Please don't post an answer, I'm trying to work it on my own
let $\epsilon_{i_1i_2 \cdots i_n}$ be the permutation tensor for $n$ dimensions

$\hat{a} \times \hat{b} = \alpha_i e_i = \epsilon_{ijk} A_j B_k e_i$ ,
$\hat{b} \times \hat{c} = \beta_i e_i = \epsilon_{ijk} B_j C_k e_i$
$\hat{c} \times \hat{a} = \delta_i e_i = \epsilon_{ijk} C_j A_k e_i$

then $(\hat{b} \times \hat{c}) \times (\hat{c} \times \hat{a}) = \gamma_i e_i = \epsilon_{ijk} \beta_j \delta_k e_i$ and
$$ (\hat{a} \times \hat{b}) \cdot [(\hat{b} \times \hat{c}) \times (\hat{c} \times \hat{a})] =\sum_{i=1}^{3}\alpha_i \gamma_i$$ so we get a new equation $$\sum_{i=1}^{3}\alpha_i \gamma_i = (\hat{a} \cdot (\hat{b} \times \hat{c}))^2$$
$\hat{a} \cdot (\hat{b} \times \hat{c}) = \sum_{i=0}^{3} A_i \beta_i$ so we obtain $$\sum_{i=1}^{3}\alpha_i \gamma_i = \Big(\sum_{i=1}^{3} A_i \beta_i \Big)^2$$
How to proceed?
Just an fyi guys, this is just a problem in my Stewart Calculus book, so I don't think the proof should be that rigorous...

Answer 1

Here is some hint to get you started: $$\newcommand{\a}{\boldsymbol{a}}\newcommand{\b}{\boldsymbol{b}}\newcommand{\c}{\boldsymbol{c}}\newcommand{\u}{\boldsymbol{u}}\newcommand{\v}{\boldsymbol{v}}\newcommand{\w}{\boldsymbol{w}} (\u\times \v)\times \w = (\u\cdot \w)\v - (\v\cdot \w)\u.\tag{$\star$} $$ Now in the bracket you have: $$ (\b\times \c) \times (\c\times \a) = \big(\b\cdot (\c\times\a)\big)\c - \big(\c\cdot (\c\times \a)\big)\b. $$ What is $\c\cdot (\c\times \a)$? Don't hover the mouse over the formula below if you wanna work by yourself first:

$\c\cdot (\c\times \a) = - \a\cdot (\c\times \c) = 0$. Or you could argue that $\c\times \a$ produces a vector perpendicular to either $\a$ or $\c$.
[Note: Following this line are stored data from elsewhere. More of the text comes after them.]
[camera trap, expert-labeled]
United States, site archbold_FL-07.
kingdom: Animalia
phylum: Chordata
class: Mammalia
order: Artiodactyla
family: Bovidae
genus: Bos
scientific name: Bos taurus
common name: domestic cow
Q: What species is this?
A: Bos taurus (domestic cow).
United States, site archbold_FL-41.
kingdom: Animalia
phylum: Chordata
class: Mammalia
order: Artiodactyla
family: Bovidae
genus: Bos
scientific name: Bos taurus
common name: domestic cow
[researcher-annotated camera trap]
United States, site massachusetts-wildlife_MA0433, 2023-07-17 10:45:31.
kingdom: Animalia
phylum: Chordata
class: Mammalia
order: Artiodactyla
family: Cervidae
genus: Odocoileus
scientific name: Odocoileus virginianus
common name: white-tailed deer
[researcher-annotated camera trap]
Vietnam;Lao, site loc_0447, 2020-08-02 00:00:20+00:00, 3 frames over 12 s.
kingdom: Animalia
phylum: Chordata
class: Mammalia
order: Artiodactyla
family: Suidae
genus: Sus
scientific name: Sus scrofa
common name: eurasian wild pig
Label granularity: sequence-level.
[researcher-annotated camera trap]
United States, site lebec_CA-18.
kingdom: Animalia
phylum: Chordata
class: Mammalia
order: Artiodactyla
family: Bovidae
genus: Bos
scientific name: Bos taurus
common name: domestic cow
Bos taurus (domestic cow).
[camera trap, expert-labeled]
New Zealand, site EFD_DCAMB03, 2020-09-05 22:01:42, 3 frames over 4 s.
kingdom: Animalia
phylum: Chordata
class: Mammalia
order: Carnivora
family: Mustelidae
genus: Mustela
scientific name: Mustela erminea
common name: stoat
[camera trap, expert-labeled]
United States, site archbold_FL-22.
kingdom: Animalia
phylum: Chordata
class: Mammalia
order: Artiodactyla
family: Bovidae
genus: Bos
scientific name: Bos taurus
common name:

Next step is to use (spoiler alert again)

$\b\cdot (\c\times\a) = \a\cdot (\b\times\c)$, then you have $$(\a \times \b)\cdot \big((\b\times \c) \times (\c\times \a) \big) = (\a \times \b)\cdot \Big(\big(\a\cdot (\b\times\c)\big)\c\Big). $$ Recalling $\a\cdot (\b\times\c)$ is a scalar, then what happened?

Formula $(\star)$ can be proved using index notation (easier), or a pure geometric proof like I said in the comments.